Notes Conversion Transactions

In connection with the Merger, we entered into a Notes Conversion Agreement, or the Conversion Agreement, with Baupost and, with respect to certain sections only, Akebia. Pursuant to the terms of the Conversion Agreement, Baupost has agreed to convert the New Notes into the 35.6 million shares of our common stock into which the New Notes are currently convertible, immediately prior to the effective time of the Merger, conditioned upon our issuance to Baupost of an additional 4.0 million shares of our common stock.

NOTE 15 - SUBSEQUENT EVENTS

Entry Into A Material Definitive Agreement

On July 18, 2018, we entered into a Loan and Security Agreement with Silicon Valley Bank, or SVB, pursuant to which SVB made a revolving line of credit available to us in an aggregate amount of up to $40.0 million, or the Revolving Loan Facility. Availability under the Revolving Loan Facility is subject to a borrowing base comprised of eligible receivables and eligible inventory as set forth in the Loan and Security Agreement. Proceeds from the revolving line of credit may be used for working capital and general business purposes. The Revolving Loan Facility is secured by substantially all of our personal property other than intellectual property. The Revolving Loan Facility restricts our ability to grant any interest in our intellectual property other than certain permitted licenses and permitted encumbrances set forth in the Revolving Loan Facility.

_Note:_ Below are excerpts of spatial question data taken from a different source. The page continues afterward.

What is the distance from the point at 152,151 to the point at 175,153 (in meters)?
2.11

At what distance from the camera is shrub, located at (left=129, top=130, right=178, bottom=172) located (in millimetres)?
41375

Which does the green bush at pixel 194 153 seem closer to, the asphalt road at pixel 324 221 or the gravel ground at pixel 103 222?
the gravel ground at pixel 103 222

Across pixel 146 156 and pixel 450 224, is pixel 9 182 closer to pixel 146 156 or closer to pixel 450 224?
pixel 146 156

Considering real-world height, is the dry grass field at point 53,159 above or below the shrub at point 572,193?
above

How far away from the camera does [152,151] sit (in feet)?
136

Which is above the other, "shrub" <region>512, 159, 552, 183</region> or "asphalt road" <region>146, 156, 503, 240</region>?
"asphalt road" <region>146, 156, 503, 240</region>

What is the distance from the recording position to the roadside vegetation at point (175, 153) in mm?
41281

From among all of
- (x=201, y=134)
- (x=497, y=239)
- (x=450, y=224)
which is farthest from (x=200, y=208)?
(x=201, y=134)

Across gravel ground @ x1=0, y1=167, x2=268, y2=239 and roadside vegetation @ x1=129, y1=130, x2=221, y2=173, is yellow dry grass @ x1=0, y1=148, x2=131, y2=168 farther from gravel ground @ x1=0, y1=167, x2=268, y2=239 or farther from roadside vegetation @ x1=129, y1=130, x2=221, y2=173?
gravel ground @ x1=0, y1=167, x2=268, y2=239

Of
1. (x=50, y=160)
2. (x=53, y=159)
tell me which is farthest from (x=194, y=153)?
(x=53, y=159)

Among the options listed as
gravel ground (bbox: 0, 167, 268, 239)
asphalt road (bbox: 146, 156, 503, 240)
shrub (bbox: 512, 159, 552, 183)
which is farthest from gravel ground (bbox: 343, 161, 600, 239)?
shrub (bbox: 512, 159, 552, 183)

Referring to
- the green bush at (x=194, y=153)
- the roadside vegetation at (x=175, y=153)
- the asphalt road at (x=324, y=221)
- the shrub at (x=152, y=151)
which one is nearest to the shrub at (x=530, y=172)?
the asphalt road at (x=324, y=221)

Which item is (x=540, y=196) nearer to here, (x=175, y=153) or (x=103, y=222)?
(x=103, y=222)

The principal amount outstanding under the revolving line bears interest at a floating rate per annum equal to the greater of (i) 2.0% above the “prime rate,” as reported in The Wall Street Journal and (ii) 6.75%, which interest is payable monthly. Principal amounts borrowed under the revolving line of credit may be repaid and, prior to the maturity date, re-borrowed, subject to the terms and conditions set forth in the Revolving Loan Facility. The Revolving Loan Facility will mature on the date that is two years after the effective date of the Loan and Security Agreement. Upon entry into the Loan and Security Agreement (payable in installments and subject to certain conditions), and at the one year anniversary thereof, we must pay to SVB a fee equal to 1.00% of the Revolving Loan Facility. We are also required to pay on a quarterly basis a fee equal to 0.25% per annum of the average unused portion of the revolving line. We must pay a termination fee of 2.00% of the Revolving Loan Facility, if the revolving line is terminated prior to the maturity date, subject to certain exceptions.